At the UNFCCC COP 21 climate talks held in Paris in December 2015, it was announced that Germany, Norway, and the United Kingdom discussed the great potential of the REDD+ program in achieving the two degree Celsius (2°C) limit on climate change and made an agreement to give US$5 billion over the next six years.
The REDD+ initiative (short for Reducing Emissions from Deforestation and Forest Degradation) was formally put on the global climate agenda back in 2005 at the COP15 talks. The UNFCCC established the project, aiming to utilize forests as a stock that contains carbon, and selling their storage capacity as carbon credits.
Jakob Hörl, a current Masters student in Forestry Science, discussed progress on REDD+ with the 2015 group of Global Landscapes Forum Social Reporters in preparation for the event. “Since the initiation 10 years ago, REDD+ has passed through the three stages and is now at its final crucial element before the implementation: the financing,” said Hörl.
When the three countries declared their financial commitment on Monday, this signified a crucial step towards seeing the real effects of REDD+ in mitigating climate change.
Furthermore, the Green Climate Fund, a mechanism of the UNFCCC, is now ready to ready to provide even greater financial support towards REDD+ activities.
However, REDD+ is an expensive process, so more money is still needed. Hörl questions whether countries will provide enough money and resources to really meet the 2°C target in time.

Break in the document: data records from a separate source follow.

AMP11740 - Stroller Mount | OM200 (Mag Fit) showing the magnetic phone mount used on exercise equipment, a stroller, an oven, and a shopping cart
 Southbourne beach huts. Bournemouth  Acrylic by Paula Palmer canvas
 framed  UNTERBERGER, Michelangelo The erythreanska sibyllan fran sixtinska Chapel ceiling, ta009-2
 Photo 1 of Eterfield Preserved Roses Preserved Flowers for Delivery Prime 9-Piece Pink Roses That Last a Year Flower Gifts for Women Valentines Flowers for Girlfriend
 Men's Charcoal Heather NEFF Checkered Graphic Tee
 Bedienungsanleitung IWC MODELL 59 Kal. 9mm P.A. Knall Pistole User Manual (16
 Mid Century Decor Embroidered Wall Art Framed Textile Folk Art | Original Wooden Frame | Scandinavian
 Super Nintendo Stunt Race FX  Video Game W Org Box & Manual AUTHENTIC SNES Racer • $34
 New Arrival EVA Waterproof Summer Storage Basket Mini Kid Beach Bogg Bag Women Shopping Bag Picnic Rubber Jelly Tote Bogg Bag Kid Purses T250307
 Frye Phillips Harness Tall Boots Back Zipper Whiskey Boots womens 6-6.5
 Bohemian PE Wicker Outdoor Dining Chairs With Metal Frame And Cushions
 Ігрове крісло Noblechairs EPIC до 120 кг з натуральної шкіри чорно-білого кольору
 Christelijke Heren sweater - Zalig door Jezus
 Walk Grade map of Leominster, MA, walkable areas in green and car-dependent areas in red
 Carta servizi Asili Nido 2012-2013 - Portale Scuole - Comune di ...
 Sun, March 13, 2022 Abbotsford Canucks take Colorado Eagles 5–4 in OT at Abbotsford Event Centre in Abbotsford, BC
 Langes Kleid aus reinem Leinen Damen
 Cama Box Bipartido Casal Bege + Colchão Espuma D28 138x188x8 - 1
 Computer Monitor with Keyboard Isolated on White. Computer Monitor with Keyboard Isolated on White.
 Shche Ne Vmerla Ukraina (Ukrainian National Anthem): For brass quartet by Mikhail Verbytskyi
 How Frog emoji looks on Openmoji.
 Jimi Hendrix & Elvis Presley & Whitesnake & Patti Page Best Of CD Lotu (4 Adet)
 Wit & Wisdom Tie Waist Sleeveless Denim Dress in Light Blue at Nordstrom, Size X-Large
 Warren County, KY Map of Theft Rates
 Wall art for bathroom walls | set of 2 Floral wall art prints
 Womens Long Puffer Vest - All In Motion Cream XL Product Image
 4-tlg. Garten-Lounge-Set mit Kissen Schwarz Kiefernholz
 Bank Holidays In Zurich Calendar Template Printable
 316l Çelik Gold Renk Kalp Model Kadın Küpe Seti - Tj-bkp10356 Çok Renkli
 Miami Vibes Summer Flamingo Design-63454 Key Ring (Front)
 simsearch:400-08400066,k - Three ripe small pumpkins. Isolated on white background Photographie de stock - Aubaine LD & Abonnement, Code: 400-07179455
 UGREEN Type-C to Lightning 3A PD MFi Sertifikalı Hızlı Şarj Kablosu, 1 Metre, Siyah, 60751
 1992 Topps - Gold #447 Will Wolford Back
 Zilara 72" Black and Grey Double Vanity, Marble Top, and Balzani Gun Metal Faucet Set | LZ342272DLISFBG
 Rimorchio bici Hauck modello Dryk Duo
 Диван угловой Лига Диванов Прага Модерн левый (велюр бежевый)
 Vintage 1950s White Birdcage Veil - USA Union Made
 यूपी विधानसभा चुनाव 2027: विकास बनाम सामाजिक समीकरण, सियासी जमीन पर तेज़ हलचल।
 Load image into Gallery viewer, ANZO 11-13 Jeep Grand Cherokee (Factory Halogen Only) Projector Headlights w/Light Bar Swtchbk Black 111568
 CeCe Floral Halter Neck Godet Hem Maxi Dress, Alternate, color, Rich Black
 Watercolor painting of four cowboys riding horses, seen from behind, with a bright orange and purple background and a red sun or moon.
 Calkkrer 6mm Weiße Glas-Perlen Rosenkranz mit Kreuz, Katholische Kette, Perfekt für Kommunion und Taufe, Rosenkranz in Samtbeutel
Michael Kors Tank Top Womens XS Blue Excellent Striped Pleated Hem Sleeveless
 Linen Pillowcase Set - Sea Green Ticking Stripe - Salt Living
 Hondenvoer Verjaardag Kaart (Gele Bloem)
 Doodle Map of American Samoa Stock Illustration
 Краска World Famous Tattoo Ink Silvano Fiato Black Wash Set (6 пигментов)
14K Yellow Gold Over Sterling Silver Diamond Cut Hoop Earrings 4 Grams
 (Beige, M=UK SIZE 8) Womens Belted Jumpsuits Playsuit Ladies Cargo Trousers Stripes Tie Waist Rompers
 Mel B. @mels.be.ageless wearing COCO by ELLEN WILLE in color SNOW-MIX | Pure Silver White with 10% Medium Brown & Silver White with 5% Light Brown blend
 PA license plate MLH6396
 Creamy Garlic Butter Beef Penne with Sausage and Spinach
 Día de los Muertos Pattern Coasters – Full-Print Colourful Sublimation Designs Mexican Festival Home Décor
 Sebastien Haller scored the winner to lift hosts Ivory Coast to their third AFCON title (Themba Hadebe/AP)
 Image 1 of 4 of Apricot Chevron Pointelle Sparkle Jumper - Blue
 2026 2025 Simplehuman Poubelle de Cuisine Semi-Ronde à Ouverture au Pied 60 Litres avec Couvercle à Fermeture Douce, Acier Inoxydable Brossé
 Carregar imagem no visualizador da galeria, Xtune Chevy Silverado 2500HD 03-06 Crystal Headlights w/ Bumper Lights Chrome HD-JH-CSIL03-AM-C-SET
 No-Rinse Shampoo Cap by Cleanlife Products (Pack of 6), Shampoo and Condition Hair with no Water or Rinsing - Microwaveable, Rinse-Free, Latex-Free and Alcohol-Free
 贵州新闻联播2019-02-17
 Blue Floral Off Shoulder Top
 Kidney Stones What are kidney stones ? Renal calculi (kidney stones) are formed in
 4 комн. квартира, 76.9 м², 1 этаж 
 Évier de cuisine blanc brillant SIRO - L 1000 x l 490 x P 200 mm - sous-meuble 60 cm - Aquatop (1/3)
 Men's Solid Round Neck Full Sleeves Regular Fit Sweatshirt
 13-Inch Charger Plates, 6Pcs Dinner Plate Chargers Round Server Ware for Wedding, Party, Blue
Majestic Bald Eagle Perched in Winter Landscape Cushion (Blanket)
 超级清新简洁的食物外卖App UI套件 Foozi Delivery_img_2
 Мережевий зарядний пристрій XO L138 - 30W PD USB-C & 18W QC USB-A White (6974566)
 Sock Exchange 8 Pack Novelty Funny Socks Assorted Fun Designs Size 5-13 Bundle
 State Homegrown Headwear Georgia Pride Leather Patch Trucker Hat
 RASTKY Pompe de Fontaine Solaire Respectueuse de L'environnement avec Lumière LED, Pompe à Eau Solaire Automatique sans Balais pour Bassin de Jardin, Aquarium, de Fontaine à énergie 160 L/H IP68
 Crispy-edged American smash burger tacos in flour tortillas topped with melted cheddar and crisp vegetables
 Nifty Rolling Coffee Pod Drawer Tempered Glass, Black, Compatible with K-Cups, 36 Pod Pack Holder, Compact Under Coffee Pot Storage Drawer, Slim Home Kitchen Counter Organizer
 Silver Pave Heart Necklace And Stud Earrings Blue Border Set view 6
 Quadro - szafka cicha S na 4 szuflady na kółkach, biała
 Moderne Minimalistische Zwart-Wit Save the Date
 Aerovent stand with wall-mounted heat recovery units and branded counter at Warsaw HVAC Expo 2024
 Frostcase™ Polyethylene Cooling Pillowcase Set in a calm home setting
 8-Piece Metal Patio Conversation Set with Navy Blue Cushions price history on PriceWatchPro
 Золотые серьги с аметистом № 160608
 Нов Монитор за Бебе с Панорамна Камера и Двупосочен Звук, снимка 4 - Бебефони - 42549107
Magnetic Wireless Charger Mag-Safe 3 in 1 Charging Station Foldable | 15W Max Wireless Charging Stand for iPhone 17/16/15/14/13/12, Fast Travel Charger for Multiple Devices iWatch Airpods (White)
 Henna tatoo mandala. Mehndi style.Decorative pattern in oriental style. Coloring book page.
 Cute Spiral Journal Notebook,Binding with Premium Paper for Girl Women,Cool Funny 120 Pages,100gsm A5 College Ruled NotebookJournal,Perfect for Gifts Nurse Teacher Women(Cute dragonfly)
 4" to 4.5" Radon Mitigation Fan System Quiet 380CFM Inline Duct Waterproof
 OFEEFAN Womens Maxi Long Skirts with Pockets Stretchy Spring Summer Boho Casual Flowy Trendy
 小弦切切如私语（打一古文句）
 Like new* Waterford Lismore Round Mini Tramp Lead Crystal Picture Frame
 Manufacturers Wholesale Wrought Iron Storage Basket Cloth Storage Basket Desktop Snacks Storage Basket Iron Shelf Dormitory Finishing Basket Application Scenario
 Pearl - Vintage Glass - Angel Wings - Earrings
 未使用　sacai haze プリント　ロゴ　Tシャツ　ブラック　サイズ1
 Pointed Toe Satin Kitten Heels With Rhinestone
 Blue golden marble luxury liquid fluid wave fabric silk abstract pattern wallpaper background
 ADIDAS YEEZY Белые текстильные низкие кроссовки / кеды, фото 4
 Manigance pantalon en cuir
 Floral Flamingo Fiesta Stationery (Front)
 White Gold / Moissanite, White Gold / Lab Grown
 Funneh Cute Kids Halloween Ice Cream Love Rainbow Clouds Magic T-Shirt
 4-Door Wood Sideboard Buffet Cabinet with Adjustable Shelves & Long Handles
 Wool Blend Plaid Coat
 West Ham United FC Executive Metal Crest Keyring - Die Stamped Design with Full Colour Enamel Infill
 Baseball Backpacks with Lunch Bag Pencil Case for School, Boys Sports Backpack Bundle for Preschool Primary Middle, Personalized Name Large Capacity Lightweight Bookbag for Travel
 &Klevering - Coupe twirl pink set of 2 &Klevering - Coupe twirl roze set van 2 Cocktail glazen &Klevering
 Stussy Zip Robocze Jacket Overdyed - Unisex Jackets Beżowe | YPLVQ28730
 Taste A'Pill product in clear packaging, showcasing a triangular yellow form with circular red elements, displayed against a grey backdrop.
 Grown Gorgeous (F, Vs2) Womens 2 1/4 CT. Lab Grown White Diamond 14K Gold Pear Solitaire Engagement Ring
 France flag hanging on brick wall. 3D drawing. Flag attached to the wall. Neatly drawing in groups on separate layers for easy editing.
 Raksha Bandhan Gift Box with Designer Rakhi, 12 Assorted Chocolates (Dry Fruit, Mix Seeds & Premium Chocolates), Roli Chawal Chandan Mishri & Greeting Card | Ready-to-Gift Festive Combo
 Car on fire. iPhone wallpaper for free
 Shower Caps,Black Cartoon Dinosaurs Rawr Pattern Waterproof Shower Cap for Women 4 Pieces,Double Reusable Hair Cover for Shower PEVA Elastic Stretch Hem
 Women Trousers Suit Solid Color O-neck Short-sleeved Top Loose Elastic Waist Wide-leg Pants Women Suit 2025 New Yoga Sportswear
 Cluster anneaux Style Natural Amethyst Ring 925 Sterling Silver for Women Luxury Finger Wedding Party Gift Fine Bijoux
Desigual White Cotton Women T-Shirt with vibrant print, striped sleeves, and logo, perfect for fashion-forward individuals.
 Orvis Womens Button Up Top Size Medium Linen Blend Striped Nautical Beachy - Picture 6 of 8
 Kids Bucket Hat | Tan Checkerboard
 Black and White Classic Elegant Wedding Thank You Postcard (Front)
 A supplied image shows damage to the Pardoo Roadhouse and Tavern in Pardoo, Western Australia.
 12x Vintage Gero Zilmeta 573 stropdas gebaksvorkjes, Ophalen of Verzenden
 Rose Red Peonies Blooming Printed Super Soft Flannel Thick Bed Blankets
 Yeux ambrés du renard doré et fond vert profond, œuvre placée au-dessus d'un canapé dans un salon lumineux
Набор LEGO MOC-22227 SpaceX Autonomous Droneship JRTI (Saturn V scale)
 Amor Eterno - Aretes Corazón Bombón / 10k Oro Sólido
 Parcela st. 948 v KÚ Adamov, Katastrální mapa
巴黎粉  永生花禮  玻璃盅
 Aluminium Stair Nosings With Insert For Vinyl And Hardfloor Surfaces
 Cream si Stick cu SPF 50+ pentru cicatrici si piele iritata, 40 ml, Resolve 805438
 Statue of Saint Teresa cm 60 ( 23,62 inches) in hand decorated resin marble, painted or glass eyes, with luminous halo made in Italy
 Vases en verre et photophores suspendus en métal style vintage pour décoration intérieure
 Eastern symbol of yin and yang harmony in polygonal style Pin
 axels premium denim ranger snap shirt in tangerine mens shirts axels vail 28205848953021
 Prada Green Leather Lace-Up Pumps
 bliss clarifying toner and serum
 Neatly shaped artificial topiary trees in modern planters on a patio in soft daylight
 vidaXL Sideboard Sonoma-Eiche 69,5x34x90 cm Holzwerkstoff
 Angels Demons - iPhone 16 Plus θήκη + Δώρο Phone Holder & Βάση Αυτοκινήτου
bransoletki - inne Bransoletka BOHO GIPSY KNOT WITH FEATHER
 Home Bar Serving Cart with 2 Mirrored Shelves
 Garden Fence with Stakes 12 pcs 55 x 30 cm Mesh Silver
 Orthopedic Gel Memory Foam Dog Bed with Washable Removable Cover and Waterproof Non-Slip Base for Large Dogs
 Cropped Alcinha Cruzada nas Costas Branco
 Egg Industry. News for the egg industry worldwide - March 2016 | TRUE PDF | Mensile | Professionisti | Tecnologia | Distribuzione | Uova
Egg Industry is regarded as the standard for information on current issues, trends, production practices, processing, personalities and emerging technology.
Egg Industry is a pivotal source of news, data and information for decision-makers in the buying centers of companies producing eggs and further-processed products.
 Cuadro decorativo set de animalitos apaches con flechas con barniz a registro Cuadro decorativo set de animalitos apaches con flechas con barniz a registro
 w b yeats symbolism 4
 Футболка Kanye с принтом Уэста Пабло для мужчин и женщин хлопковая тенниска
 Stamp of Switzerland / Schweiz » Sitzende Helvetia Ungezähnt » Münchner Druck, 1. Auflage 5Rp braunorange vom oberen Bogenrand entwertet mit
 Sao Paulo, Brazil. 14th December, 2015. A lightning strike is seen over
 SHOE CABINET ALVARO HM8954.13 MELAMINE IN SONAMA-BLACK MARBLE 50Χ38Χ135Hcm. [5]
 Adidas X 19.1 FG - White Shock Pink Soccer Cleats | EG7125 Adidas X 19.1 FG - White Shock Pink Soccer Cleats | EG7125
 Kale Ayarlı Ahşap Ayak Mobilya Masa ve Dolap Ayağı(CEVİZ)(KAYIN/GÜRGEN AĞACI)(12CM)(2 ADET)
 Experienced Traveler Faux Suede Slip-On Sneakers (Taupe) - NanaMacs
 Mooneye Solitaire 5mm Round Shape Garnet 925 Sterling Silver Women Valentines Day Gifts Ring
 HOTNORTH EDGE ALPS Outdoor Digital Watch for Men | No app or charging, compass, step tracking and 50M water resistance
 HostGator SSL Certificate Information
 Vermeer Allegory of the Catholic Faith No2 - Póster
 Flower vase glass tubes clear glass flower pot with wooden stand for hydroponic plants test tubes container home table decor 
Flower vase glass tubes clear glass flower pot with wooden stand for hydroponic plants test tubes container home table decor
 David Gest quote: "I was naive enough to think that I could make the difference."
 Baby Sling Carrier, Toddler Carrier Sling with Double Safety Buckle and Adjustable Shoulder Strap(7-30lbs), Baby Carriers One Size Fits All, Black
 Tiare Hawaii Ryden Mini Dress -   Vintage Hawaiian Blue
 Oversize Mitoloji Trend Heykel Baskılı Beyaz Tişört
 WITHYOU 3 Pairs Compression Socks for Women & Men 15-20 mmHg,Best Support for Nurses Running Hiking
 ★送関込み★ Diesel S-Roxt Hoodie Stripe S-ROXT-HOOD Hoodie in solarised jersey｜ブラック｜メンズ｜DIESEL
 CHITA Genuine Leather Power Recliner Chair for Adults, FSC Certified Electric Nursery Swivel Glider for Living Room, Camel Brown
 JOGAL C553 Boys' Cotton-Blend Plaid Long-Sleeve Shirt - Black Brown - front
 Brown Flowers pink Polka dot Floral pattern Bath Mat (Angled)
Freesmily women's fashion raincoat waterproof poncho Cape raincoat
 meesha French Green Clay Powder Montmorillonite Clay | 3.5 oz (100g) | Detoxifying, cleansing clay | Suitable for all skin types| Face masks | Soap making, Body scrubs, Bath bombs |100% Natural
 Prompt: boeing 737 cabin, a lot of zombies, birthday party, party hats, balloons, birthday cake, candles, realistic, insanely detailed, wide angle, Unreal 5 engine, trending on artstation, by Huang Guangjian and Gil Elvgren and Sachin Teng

‘The initiation process and pilot stages have already take ten years to complete, and it takes about ten to fifteen to see the real benefits from REDD+ activities. In order to meet the 2°C target, implementation needs to be done soon.”
Progress made during the UNFCCC COP 21 climate talks is evidence of a clear consensus on the international scale, which is promising for the future of landscapes and forests.
However, the ability to implement these frameworks remains limited by the lack of funding; the last hurdle before REDD+ is ready to make some real changes before the ticking clock runs out. The time for tangible progress is now.